Short-term borrowings. On July 19, 2018, the Company and three of its wholly-owned subsidiaries, Sherwin-Williams Canada, Inc., Sherwin-Williams Luxembourg S.à r.l and Sherwin-Williams UK Holding Limited (all together with the Company, the Borrowers), entered into a new five-year $2.000 billion credit agreement (New Credit Agreement). The New Credit Agreement may be used for general corporate purposes, including the financing of working capital requirements. The New Credit Agreement replaced a credit agreement dated July 16, 2015, as amended, which was terminated. The New Credit Agreement allows the Company to extend the maturity of the facility with two one-year extension options and the Borrowers to increase the aggregate amount of the facility to $2.750 billion, both of which are subject to the discretion of each lender. In addition, the Borrowers may request letters of credit in an amount of up to $250.0 million. At December 31, 2018, there were no short-term borrowings under the New Credit Agreement. Borrowings outstanding under various other foreign programs were $37.0 million at December 31, 2018 with a weighted average interest rate of 9.3%.

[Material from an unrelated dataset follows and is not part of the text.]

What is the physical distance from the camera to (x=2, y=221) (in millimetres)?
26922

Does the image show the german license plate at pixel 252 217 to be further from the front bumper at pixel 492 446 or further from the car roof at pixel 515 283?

In September 2017, the Company entered into a five-year letter of credit agreement, subsequently amended on multiple dates, with an aggregate availability of $625.0 million at December 31, 2018. On May 6, 2016, the Company entered into a five-year credit agreement, subsequently amended on multiple dates. This credit agreement gives the Company the right to borrow and to obtain the issuance, renewal, extension and increase of a letter of credit up to an aggregate availability of $875.0 million at December 31, 2018. Both of these credit agreements are being used for general corporate purposes. At December 31, 2018, there were no borrowings outstanding under these credit agreements. There were $350.0 million borrowings outstanding at December 31, 2017 and no borrowings outstanding at December 31, 2016.
There were $291.4 million borrowings outstanding under the Company's domestic commercial paper program at December 31, 2018. There were $274.8 million borrowings outstanding at December 31, 2017 and no borrowings outstanding at December 31, 2016.